Department of Computer Engineering
Latent Semantic Indexing for Information Retrieval
Based on Singular Value Decomposition
Computer Engineering, Bilkent University
Common approaches to retrieving textual materials are based on lexical match between words in users' requests and those assigned to documents in a collection. Traditional lexical retrieval techniques are valuable to experts trained to search collections from a specific discipline, but they often return too much information to the user. Other times because the terms used in the query differ from the terms used in the document, valuable information is never found in the document collection. Because of this diversity in the words people use to describe the same document, traditional lexical information retrieval techniques will become less useful in searching that much information and deriving useful facts.

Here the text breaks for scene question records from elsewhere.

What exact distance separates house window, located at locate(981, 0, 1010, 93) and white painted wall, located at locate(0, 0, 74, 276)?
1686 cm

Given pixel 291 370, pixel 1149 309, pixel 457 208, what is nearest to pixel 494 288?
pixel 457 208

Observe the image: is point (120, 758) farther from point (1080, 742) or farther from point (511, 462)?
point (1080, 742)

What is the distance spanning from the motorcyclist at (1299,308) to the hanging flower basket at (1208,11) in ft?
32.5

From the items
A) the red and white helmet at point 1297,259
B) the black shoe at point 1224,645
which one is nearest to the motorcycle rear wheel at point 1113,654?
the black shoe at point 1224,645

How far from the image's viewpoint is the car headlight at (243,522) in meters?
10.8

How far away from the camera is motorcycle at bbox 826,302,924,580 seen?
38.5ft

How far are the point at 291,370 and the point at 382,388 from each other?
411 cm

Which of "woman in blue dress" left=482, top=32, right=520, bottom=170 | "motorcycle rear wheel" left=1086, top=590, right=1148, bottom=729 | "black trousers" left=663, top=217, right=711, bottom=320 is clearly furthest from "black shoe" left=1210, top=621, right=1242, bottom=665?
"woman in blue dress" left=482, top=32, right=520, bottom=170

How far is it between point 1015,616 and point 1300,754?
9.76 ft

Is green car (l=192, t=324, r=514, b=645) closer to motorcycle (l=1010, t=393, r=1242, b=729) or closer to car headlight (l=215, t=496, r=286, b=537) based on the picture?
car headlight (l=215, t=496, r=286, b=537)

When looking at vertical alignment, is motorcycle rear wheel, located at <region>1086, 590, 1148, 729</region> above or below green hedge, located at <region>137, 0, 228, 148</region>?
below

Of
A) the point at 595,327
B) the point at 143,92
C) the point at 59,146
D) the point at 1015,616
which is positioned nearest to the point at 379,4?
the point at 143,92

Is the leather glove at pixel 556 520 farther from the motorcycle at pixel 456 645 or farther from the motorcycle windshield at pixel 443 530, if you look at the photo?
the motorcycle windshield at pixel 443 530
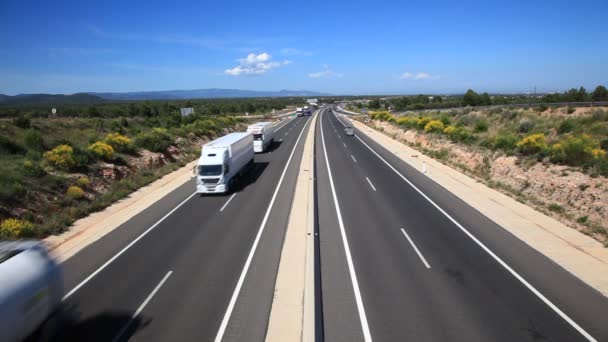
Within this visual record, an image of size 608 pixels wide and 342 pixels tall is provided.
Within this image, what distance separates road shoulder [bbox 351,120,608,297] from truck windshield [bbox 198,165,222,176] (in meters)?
13.6

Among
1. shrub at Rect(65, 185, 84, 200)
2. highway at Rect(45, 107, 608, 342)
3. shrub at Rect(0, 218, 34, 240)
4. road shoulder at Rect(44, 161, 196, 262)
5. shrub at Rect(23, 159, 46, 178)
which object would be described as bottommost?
road shoulder at Rect(44, 161, 196, 262)

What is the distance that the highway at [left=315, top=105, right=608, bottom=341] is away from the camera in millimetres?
8695

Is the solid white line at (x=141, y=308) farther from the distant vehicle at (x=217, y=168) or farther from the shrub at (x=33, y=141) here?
the shrub at (x=33, y=141)

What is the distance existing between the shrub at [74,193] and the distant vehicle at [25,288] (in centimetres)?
1282

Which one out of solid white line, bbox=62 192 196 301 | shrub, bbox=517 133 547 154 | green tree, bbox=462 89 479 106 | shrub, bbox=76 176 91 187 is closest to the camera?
solid white line, bbox=62 192 196 301

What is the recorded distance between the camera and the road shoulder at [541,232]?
1173 cm

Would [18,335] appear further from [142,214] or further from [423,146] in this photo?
[423,146]

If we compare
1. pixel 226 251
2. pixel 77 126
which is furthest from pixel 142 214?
pixel 77 126

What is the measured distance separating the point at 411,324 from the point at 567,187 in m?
14.7

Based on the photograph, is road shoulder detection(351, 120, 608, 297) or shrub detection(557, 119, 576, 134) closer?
road shoulder detection(351, 120, 608, 297)

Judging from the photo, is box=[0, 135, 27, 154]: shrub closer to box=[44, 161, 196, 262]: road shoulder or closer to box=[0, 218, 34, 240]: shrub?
box=[44, 161, 196, 262]: road shoulder

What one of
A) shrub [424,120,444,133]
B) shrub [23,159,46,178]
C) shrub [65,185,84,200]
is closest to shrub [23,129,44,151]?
shrub [23,159,46,178]

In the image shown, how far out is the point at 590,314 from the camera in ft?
30.1

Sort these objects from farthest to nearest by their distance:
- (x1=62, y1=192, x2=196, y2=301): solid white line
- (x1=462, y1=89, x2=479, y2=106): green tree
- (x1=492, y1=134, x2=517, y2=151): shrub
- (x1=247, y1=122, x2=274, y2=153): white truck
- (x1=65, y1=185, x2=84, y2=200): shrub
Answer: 1. (x1=462, y1=89, x2=479, y2=106): green tree
2. (x1=247, y1=122, x2=274, y2=153): white truck
3. (x1=492, y1=134, x2=517, y2=151): shrub
4. (x1=65, y1=185, x2=84, y2=200): shrub
5. (x1=62, y1=192, x2=196, y2=301): solid white line
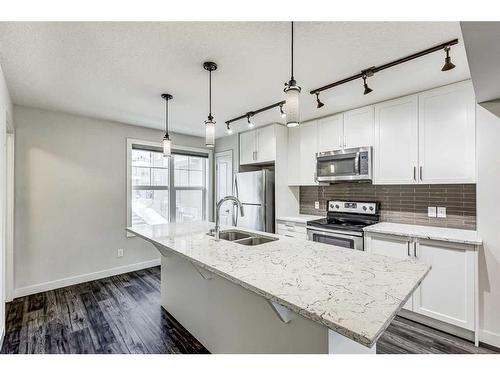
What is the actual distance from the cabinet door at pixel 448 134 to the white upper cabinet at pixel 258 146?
6.19ft

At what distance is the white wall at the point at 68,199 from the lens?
118 inches

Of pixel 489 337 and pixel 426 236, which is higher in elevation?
pixel 426 236

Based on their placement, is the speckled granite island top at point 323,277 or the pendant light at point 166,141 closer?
the speckled granite island top at point 323,277

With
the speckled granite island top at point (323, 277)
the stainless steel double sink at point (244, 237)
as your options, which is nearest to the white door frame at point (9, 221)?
the speckled granite island top at point (323, 277)

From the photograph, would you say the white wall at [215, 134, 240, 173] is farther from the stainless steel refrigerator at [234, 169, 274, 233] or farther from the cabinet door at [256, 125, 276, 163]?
the cabinet door at [256, 125, 276, 163]

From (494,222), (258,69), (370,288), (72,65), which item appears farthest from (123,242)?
(494,222)

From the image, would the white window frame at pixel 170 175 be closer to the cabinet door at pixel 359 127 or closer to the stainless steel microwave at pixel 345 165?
the stainless steel microwave at pixel 345 165

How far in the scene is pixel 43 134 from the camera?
10.2 feet

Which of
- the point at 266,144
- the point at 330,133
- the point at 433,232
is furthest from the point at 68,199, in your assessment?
the point at 433,232

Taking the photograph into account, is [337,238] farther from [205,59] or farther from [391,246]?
[205,59]

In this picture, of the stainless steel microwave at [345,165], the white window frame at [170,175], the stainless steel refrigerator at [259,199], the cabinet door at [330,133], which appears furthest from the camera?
the white window frame at [170,175]

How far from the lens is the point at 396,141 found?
2701mm

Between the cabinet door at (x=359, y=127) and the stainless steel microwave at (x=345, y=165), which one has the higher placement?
the cabinet door at (x=359, y=127)

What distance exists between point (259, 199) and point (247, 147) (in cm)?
100
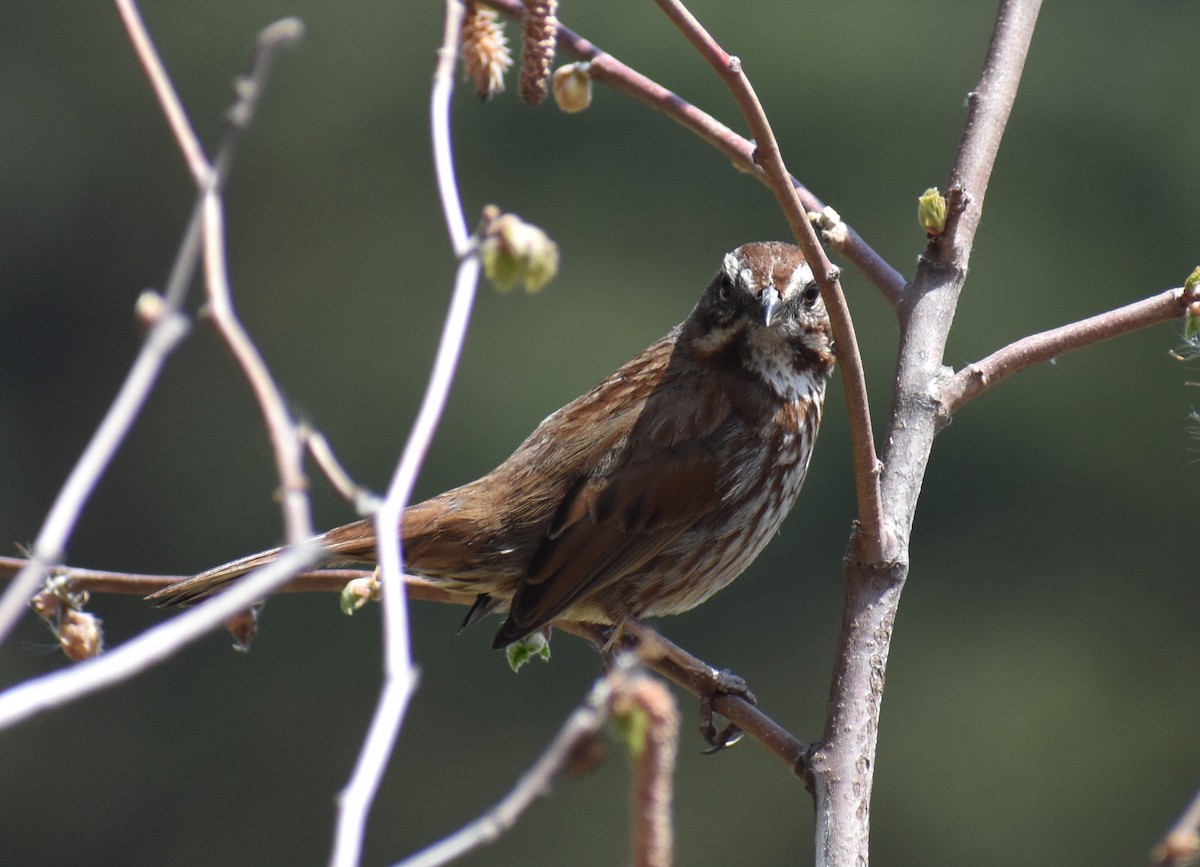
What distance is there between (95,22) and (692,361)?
16192 millimetres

This presentation introduces Latent Semantic Indexing (LSI), which is a retrieval method to overcome those problems. LSI is based on matrix computation using the singular value decomposition (SVD). The goal in LSI is to find and fit a useful model of the relationships between terms and documents.
We want to use the matrix of observed occurrences of terms in documents to estimate parameters of that model. With resulting model we can then estimate what the observed occurrences really should have been. In this way, for instance, we may be able to predict that a given term should have been associated with a document, even though, because of variability in word use, no such association was observed explicitly.
In this seminar, motivation and rationale of LSI method will be discussed first. Then a review of the basic concepts needed to understand LSI through SVD will be given. The LSI method is to be illustrated by a constructive example. There, it is shown how LSI represents terms and documents in the same semantic space, how a query is represented, how dynamic collections are managed when additional documents are added, and how SVD-updating represents additional documents.
Keywords:Singular Value Decomposition, Latent Semantic Indexing, Information Retrieval.
DATE: January 16, 2002, Wednesday @ 14:30